**TASK OBJECTIVE:** Write out the data below exactly, beginning with the first line and ending once the line that has "United States, site archbold_FL-20." is written.

DATA EXCERPTS START

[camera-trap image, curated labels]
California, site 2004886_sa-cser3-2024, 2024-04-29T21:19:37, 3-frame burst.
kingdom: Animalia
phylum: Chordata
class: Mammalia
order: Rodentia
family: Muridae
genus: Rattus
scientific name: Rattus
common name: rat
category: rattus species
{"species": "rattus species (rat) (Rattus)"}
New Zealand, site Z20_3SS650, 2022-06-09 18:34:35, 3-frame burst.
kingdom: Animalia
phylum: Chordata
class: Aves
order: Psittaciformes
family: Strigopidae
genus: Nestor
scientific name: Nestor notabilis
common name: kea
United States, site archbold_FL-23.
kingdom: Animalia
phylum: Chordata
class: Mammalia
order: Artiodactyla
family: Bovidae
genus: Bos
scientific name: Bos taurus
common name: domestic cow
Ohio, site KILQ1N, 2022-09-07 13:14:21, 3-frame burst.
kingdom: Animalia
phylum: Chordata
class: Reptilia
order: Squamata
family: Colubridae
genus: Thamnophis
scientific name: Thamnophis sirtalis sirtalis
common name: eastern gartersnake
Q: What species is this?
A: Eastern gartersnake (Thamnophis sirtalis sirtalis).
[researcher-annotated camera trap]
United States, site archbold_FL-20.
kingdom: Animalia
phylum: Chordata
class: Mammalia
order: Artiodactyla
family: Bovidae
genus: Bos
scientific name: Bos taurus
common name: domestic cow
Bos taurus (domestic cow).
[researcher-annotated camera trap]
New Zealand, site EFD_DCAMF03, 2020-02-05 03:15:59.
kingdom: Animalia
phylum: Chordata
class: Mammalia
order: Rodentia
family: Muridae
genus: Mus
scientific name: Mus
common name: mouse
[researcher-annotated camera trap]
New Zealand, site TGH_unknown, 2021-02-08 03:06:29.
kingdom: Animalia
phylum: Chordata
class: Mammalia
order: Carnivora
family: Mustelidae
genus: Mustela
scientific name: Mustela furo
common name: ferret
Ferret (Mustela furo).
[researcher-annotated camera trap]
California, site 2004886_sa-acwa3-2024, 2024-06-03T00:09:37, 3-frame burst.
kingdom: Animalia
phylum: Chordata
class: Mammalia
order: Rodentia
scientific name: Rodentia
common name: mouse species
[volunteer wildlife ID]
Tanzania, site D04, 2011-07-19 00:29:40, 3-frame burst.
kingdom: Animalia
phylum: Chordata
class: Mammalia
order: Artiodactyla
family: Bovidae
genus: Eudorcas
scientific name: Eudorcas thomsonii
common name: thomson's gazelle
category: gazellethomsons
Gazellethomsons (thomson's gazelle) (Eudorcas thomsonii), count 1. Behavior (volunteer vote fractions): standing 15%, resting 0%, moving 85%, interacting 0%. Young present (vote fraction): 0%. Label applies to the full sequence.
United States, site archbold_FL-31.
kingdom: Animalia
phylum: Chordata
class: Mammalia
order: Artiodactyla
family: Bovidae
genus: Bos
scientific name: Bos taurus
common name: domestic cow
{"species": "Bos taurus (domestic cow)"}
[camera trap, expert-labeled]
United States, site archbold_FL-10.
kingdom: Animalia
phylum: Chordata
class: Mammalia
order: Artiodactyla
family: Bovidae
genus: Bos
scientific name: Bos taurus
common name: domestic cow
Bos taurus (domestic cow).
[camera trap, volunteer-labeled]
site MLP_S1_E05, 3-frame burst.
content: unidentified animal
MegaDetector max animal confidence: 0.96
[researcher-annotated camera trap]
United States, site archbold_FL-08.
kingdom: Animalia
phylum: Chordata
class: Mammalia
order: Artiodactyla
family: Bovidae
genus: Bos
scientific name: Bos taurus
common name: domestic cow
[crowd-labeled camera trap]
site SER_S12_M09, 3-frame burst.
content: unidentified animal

DATA EXCERPTS END

**THE ANSWER:**
[camera-trap image, curated labels]
California, site 2004886_sa-cser3-2024, 2024-04-29T21:19:37, 3-frame burst.
kingdom: Animalia
phylum: Chordata
class: Mammalia
order: Rodentia
family: Muridae
genus: Rattus
scientific name: Rattus
common name: rat
category: rattus species
{"species": "rattus species (rat) (Rattus)"}
New Zealand, site Z20_3SS650, 2022-06-09 18:34:35, 3-frame burst.
kingdom: Animalia
phylum: Chordata
class: Aves
order: Psittaciformes
family: Strigopidae
genus: Nestor
scientific name: Nestor notabilis
common name: kea
United States, site archbold_FL-23.
kingdom: Animalia
phylum: Chordata
class: Mammalia
order: Artiodactyla
family: Bovidae
genus: Bos
scientific name: Bos taurus
common name: domestic cow
Ohio, site KILQ1N, 2022-09-07 13:14:21, 3-frame burst.
kingdom: Animalia
phylum: Chordata
class: Reptilia
order: Squamata
family: Colubridae
genus: Thamnophis
scientific name: Thamnophis sirtalis sirtalis
common name: eastern gartersnake
Q: What species is this?
A: Eastern gartersnake (Thamnophis sirtalis sirtalis).
[researcher-annotated camera trap]
United States, site archbold_FL-20.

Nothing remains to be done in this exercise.